Tianhe Lu,Jizhan Fang,Yunzhi Yao,Xin Xu,Ningyu Zhang,Huajun Chen
DOI: https://doi.org/10.48550/arXiv.2409.05806
2024-09-10
Abstract:While Large Language Models (LLMs) exhibit remarkable generative capabilities, they are not without flaws, particularly in the form of hallucinations. This issue is even more pronounced when LLMs are applied to specific languages and domains. For example, LLMs may generate nonsense information when handling Chinese ancient poetry, proverbs, or idioms, owing to the lack of specific knowledge. To this end, this paper introduces a benchmark for rectifying Chinese knowledge in LLMs via knowledge editing. Specifically, we introduce a new Chinese dataset, CKnowEdit, by collecting seven type of knowledge from various sources, including classical texts, idioms, and content from Baidu Tieba Ruozhiba, thereby accounting for the unique polyphony, antithesis, and logical constructs inherent in the Chinese language. Through the analysis of this dataset, we uncover the challenges faced by current LLMs in mastering Chinese. Furthermore, our evaluation of state-of-the-art knowledge editing techniques on this dataset unveil the substantial scope for advancement in the rectification of Chinese knowledge. Code and dataset are available at <a class="link-external link-https" href="https://github.com/zjunlp/EasyEdit" rel="external noopener nofollow">this https URL</a>.
Computation and Language,Artificial Intelligence,Information Retrieval,Machine Learning
What problem does this paper attempt to address?

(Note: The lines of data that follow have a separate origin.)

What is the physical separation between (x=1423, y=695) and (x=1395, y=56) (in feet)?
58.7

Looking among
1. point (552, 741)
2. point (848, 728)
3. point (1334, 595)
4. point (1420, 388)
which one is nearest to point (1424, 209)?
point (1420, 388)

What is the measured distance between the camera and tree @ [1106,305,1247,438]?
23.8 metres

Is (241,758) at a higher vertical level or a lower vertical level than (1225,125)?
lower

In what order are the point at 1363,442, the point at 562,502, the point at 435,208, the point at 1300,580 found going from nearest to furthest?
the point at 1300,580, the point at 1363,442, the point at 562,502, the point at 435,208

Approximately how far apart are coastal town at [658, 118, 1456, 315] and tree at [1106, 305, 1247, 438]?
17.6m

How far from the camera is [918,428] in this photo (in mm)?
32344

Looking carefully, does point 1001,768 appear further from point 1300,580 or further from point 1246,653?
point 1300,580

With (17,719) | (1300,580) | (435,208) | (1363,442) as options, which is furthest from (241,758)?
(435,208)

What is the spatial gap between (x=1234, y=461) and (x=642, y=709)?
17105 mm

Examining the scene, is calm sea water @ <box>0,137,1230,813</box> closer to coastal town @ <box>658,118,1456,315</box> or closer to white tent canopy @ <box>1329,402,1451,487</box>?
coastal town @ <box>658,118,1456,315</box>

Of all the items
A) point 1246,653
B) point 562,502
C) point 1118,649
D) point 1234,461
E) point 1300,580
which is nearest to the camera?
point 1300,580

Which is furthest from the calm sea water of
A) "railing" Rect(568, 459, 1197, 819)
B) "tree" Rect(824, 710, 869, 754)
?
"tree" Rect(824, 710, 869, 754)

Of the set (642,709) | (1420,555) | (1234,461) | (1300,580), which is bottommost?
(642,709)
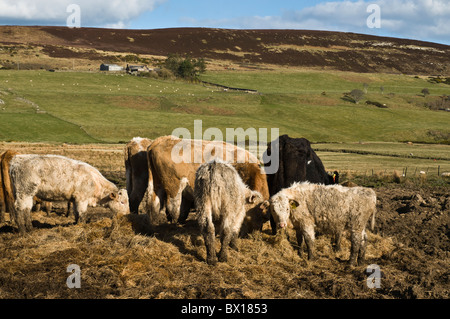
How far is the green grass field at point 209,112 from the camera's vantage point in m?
49.5

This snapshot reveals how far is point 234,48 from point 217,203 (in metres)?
132

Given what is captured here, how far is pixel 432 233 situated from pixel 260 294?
7.04m

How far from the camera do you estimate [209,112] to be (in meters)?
67.1

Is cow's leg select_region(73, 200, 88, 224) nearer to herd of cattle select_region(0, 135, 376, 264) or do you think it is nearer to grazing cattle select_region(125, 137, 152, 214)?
herd of cattle select_region(0, 135, 376, 264)

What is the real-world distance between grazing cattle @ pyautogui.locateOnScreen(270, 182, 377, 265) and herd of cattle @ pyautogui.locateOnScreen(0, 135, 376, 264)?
0.02 m

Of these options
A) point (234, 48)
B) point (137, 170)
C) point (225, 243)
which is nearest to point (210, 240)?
point (225, 243)

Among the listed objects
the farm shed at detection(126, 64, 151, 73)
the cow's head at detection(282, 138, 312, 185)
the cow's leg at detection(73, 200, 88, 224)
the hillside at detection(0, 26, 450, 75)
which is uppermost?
the hillside at detection(0, 26, 450, 75)

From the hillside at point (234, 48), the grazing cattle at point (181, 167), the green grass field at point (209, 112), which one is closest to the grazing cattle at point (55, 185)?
the grazing cattle at point (181, 167)

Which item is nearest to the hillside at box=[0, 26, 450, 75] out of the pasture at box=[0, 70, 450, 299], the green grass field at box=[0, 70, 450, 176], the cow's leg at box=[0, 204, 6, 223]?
the green grass field at box=[0, 70, 450, 176]

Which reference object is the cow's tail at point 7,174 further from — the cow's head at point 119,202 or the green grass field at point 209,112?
the green grass field at point 209,112

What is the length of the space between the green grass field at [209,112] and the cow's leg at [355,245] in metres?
23.3

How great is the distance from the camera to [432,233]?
12.8 meters

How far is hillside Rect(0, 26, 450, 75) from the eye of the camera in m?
117

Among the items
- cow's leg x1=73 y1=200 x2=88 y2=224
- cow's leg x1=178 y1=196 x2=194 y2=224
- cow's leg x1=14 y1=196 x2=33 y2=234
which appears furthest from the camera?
cow's leg x1=178 y1=196 x2=194 y2=224
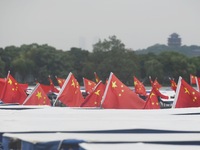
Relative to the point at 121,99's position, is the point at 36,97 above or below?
below

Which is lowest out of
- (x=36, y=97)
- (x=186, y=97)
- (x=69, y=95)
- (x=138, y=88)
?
(x=138, y=88)

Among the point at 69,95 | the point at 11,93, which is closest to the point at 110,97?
the point at 69,95

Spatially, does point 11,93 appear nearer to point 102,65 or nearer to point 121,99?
point 121,99

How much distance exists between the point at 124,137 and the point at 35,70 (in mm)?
95826

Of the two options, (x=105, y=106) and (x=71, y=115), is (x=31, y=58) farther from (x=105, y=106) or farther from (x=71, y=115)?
(x=71, y=115)

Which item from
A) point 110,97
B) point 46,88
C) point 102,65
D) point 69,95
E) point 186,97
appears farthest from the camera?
point 102,65

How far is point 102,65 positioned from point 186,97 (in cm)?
7703

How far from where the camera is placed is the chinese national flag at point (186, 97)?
108ft

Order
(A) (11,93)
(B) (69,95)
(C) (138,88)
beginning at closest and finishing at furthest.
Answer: (B) (69,95) < (A) (11,93) < (C) (138,88)

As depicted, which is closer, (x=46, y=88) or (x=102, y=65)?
(x=46, y=88)

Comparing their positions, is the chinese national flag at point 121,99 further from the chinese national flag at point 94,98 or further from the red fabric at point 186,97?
the red fabric at point 186,97

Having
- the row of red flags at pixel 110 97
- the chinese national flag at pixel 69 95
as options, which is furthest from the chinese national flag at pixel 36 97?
the chinese national flag at pixel 69 95

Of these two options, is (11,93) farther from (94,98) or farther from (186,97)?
(186,97)

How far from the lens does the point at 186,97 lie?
33031 mm
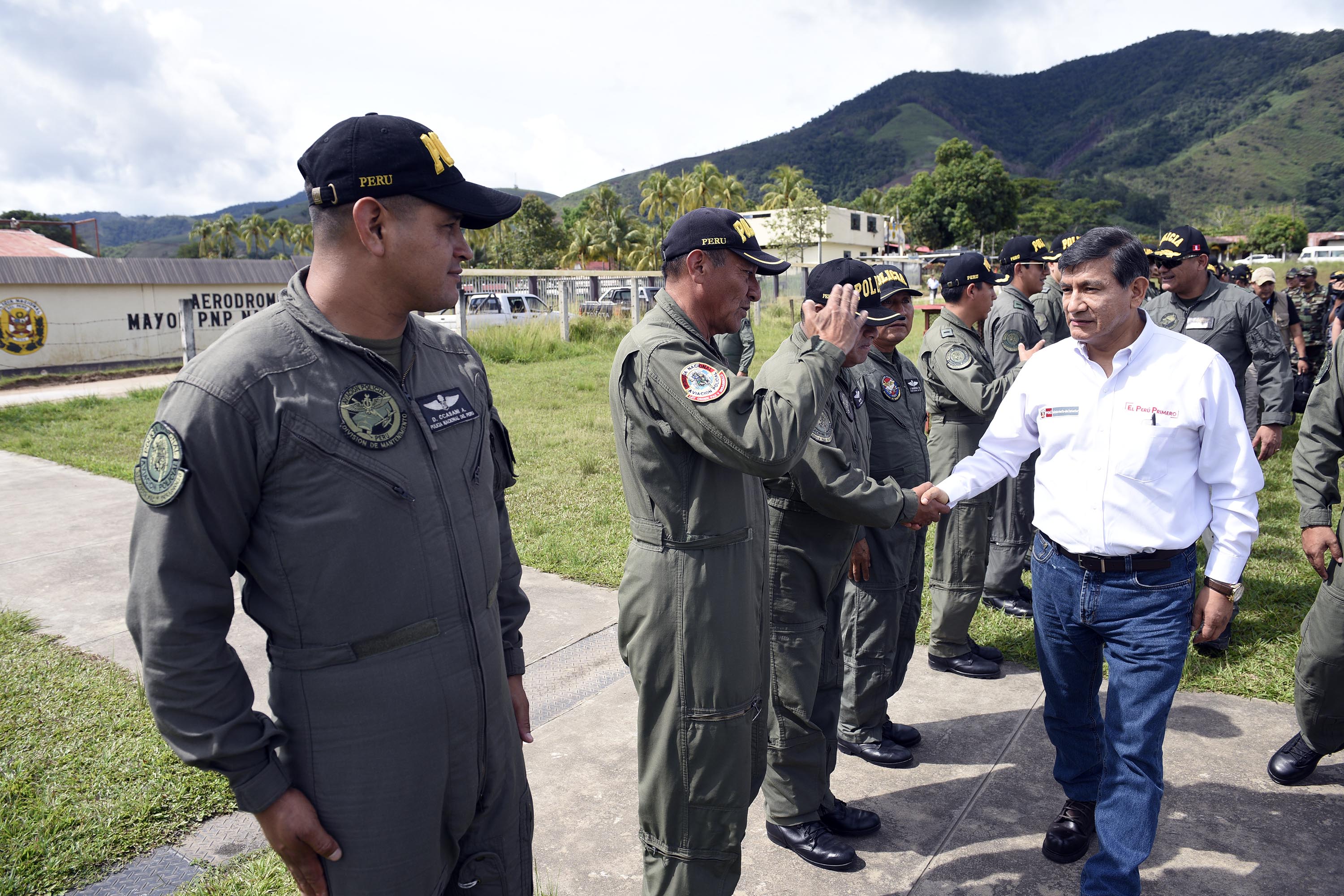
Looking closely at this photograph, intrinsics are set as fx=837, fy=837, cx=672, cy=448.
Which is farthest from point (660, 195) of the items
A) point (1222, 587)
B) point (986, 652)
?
point (1222, 587)

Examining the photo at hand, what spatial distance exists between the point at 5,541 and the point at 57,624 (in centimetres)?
208

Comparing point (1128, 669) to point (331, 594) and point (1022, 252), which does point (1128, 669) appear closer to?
point (331, 594)

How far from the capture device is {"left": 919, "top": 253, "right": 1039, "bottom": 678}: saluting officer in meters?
4.29

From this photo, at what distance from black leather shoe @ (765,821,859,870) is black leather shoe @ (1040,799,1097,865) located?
670 mm

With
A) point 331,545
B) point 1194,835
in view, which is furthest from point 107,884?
point 1194,835

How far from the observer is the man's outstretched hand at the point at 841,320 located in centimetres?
233

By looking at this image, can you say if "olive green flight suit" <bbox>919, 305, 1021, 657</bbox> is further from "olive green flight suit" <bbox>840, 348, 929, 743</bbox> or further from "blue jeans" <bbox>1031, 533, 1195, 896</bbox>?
"blue jeans" <bbox>1031, 533, 1195, 896</bbox>

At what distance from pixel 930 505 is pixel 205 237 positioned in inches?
3891

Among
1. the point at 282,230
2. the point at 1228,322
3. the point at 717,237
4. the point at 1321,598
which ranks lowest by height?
the point at 1321,598

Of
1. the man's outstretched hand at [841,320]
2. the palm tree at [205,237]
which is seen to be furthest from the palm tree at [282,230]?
the man's outstretched hand at [841,320]

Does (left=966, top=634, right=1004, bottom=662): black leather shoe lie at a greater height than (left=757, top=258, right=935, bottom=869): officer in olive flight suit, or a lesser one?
lesser

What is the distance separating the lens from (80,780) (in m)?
3.28

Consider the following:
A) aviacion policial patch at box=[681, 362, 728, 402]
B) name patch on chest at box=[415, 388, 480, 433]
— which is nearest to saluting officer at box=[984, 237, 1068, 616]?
aviacion policial patch at box=[681, 362, 728, 402]

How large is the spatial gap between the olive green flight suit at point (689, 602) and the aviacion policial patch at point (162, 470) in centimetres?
115
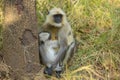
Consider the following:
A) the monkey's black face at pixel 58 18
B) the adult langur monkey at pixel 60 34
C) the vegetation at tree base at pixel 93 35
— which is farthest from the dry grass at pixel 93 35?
the monkey's black face at pixel 58 18

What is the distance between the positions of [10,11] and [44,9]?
221 centimetres

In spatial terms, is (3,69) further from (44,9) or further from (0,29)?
(44,9)

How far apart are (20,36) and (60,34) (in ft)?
3.60

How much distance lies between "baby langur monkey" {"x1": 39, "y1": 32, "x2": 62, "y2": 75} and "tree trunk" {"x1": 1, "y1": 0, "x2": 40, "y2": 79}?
74 cm

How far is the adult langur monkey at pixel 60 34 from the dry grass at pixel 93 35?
0.22 metres

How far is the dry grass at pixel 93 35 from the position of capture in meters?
6.39

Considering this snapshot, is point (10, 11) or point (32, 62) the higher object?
point (10, 11)

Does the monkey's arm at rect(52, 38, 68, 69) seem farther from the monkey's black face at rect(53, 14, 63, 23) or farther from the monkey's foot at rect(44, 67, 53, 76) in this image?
the monkey's black face at rect(53, 14, 63, 23)

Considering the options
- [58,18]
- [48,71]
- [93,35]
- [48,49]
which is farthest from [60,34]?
[93,35]

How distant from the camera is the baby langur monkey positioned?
6.57 metres

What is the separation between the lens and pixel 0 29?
6.82m

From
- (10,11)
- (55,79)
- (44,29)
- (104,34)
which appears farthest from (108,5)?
(10,11)

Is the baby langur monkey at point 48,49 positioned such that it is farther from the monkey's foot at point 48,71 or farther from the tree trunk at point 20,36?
the tree trunk at point 20,36

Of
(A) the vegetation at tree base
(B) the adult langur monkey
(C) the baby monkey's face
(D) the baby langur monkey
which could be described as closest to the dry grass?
(A) the vegetation at tree base
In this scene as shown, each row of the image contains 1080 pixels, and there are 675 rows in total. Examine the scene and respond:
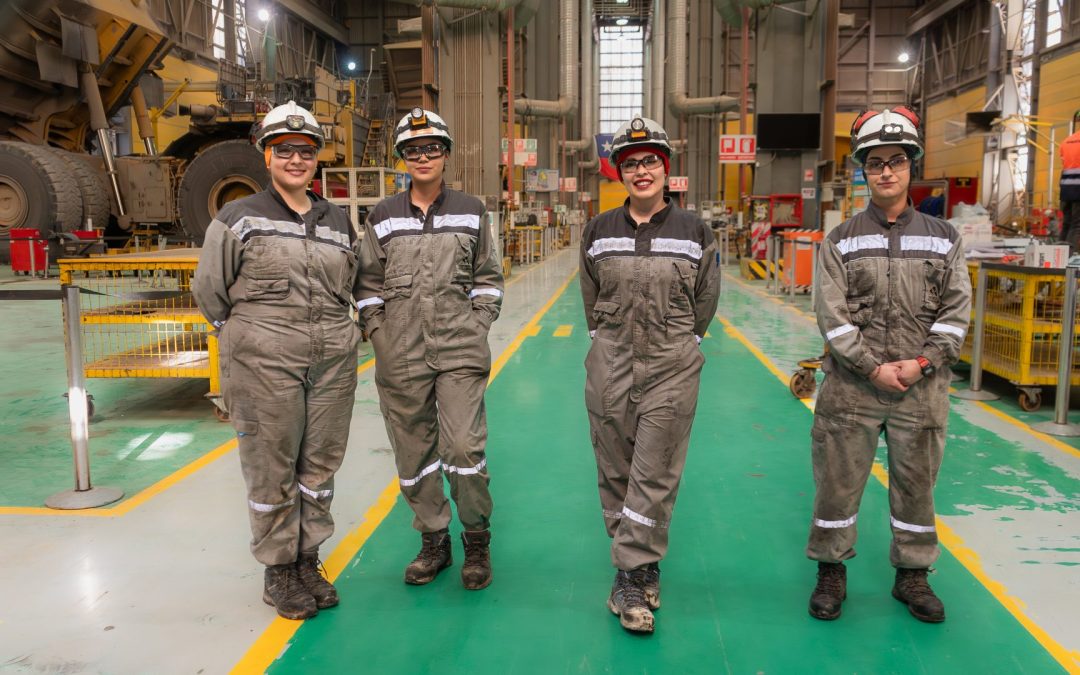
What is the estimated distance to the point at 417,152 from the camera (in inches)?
131

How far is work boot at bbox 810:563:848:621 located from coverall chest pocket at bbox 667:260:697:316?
119 centimetres

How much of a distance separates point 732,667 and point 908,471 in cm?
103

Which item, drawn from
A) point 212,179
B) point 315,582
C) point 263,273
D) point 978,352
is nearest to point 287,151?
point 263,273

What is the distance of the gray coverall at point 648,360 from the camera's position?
120 inches

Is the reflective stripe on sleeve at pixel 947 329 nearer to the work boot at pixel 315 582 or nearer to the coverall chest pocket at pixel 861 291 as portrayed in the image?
the coverall chest pocket at pixel 861 291

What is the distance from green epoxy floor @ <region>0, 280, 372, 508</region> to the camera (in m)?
4.80

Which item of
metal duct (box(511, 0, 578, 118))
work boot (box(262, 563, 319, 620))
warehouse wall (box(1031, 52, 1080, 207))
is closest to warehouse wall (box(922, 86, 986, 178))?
warehouse wall (box(1031, 52, 1080, 207))

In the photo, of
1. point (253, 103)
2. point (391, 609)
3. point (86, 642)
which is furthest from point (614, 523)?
point (253, 103)

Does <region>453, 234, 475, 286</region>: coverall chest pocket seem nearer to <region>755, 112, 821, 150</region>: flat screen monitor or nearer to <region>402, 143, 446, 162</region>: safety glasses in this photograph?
<region>402, 143, 446, 162</region>: safety glasses

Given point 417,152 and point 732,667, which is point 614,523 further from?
point 417,152

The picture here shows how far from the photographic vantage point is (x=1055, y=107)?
25.3 m

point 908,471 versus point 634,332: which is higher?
point 634,332

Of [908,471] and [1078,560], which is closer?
[908,471]

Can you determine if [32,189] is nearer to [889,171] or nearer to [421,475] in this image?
[421,475]
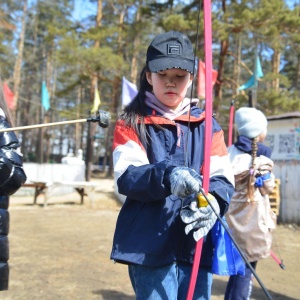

The problem that this paper attempts to solve is the knowledge deficiencies of large language models (LLMs) when dealing with specific languages and domains, especially the problem of incorrect generation in areas such as ancient Chinese poetry, idioms, and proverbs in Chinese. Specifically: 1. **Hallucination phenomenon**: Although LLMs show excellent generation capabilities, they are prone to hallucination (i.e., generating meaningless information) when dealing with specific languages and domains. For example, when dealing with ancient Chinese poetry, idioms, or common sayings, due to a lack of specific knowledge, LLMs may generate incorrect information. 2. **Cultural and linguistic specificity**: Chinese, as a unique language, has its own ideographic characters, phonetic system, and literary forms such as poetry, which form a rich and unique knowledge system. However, existing LLMs perform poorly when dealing with these contents and cannot accurately capture the cultural background and linguistic features of Chinese. 3. **Limitations of existing data sets**: Current knowledge editing methods and data sets mainly focus on English texts, using structured facts such as Wikipedia as the editing basis. These data sets are usually based on translations and cannot fully reflect the uniqueness and cultural connotations of specific languages. To solve these problems, the author proposes to construct a new Chinese data set CKnowEdit, aiming to correct the deficiencies of LLMs in dealing with Chinese through knowledge editing techniques. This data set contains seven types of Chinese - specific knowledge, including ancient poetry, idioms, proverbs, phonetic notations, classical Chinese, geographical knowledge, and "ruo zhi ba" content, ensuring that the data is not only linguistically accurate but also culturally matched. Through the analysis of the CKnowEdit data set, the author reveals the challenges of current LLMs in mastering Chinese and evaluates the effectiveness of existing knowledge editing techniques, finding room for improvement. The ultimate goal is to develop more accurate, coherent, and reliable content generation capabilities to enhance the application effects of LLMs in the Chinese domain.